Intelligent Interfaces with NLP


This literature review studies the field of Natural Language Processing (NLP) as it relates to Human Computer Interaction (HCI). While focusing on its history and applications for designing voice interfaces, it will also explore the computational and ethical challenges as well as opportunities in the areas of health and education.



Logo Design

This logo aims to capture the interactions involved in human-computer voice interfaces. We see a human in the foreground, interacting in a hands-free manner and a voice assistant in the background like an obscure technology we do not yet fully understand. It is clear that voice assistants have a lot of catching up to do to understand human language nuances.


Type

  • Group Project

Team Members

  • Neha Javalagi
  • Cassidy Adamcik
  • Semeon Mesfin

Project Timeline

  • February 2017 - May 2017

My Role

  • Researcher

Techniques

  • Literature Review
  • Evaluation of current technologies
  • Video

Motivation for the project

Natural Language processing for interface design

Natural language in any form, whether written or spoken, is the primary medium of communication between human beings. Interaction between humans constitutes a dynamic interchange of signals carrying information. Generating signals based on the purpose of communication and understanding signals based on features of the interlocutor allow humans to communicate on numerous levels simultaneously. The use of natural language as the primary means of communication across the breadth of human interactions suggests its application to human computer interaction as well.
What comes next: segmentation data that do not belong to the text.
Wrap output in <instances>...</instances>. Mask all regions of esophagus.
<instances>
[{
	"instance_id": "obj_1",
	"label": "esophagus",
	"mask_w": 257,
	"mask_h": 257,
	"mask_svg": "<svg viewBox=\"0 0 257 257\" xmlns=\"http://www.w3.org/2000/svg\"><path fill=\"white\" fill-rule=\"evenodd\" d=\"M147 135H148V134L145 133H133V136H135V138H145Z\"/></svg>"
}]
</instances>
Today, computers play an important role in every stage of the information life cycle right from collecting data, to storing and transforming it. Hence, it is necessary that we develop systems that can understand and generate natural language to provide an easier access to computing systems for solving problems and making decisions. When users interact with machines in an artificial programming language, there is an added onus to learn how commands are to be expressed for completing the required task. Furthermore, modern graphical user interfaces(GUI) alienate certain groups such as the visually impaired and the technologically challenged groups such as the elderly.(Pierce, 2015) As digital environments have gotten increasingly complex to navigate, screen readers have been rendered ineffective and inefficient. With increased accessibility and intuitive communication, a natural language interface can provide for a better user experience. A natural language interface(NLI) accepts queries or commands in natural language, sends data to a retrieval system and communicates appropriate responses to the query or command given. Translation of natural language statements into required actions to be performed is a challenging task for any NLI system. Latest advancements in NLP can be leveraged for designing better interfaces for improved user experience.


Advancements in NLP

It is the supreme goal of NLP that future machines will have the ability to understand and generate natural language as capably as humans. Research has shown that achieving this goal is far more difficult than was initially thought as the problem involves many components such as understanding nuances in language, prosody analysis, handling dialogues etc. Most of the efforts in Natural Language(NL) interface design till date had thus focussed on simple question answering systems which perform information extraction and retrieval operations using NLP tools. It was clear that knowledge based systems were better than humans at playing chess (IBM’s chess playing computer Deep Blue) or making fact-based decisions but couldn’t be used for imitating other intelligent human behaviour such as speech or image recognition. Gradually with the big data revolution came developments in GPU technology for parallel computations, and deep learning techniques to process this huge amount of data to train Artificial Intelligence(AI). Speech recognition accuracy as well as language understanding and dialog management have seen great improvements(Kelly, 2014). Furthermore, due to structured data available on the semantic web and knowledge bases such as Google’s knowledge graph, search engines can interpret the context and semantics of a query rather than return results based solely on keyword searches. This has facilitated efficient question answering for conversational interfaces. Use of ubiquitous devices which capture contextual data, increased connectivity and availability of cloud computing resources that reduce computing costs are some other technological advancements that have fuelled the rise in designing conversational interfaces using NLP.


Voice Interface Design

Voice interfaces as a vision for the future have been often seen in science fiction. In Star Trek, we see a 24th Century Captain Picard order “Tea. Earl Grey. Hot” in an awkward, almost robotic dialect. In the 21st century, in contrast to this envisioned dictation style interface we are seeing conversational interfaces which support more interactive exchange of dialogue.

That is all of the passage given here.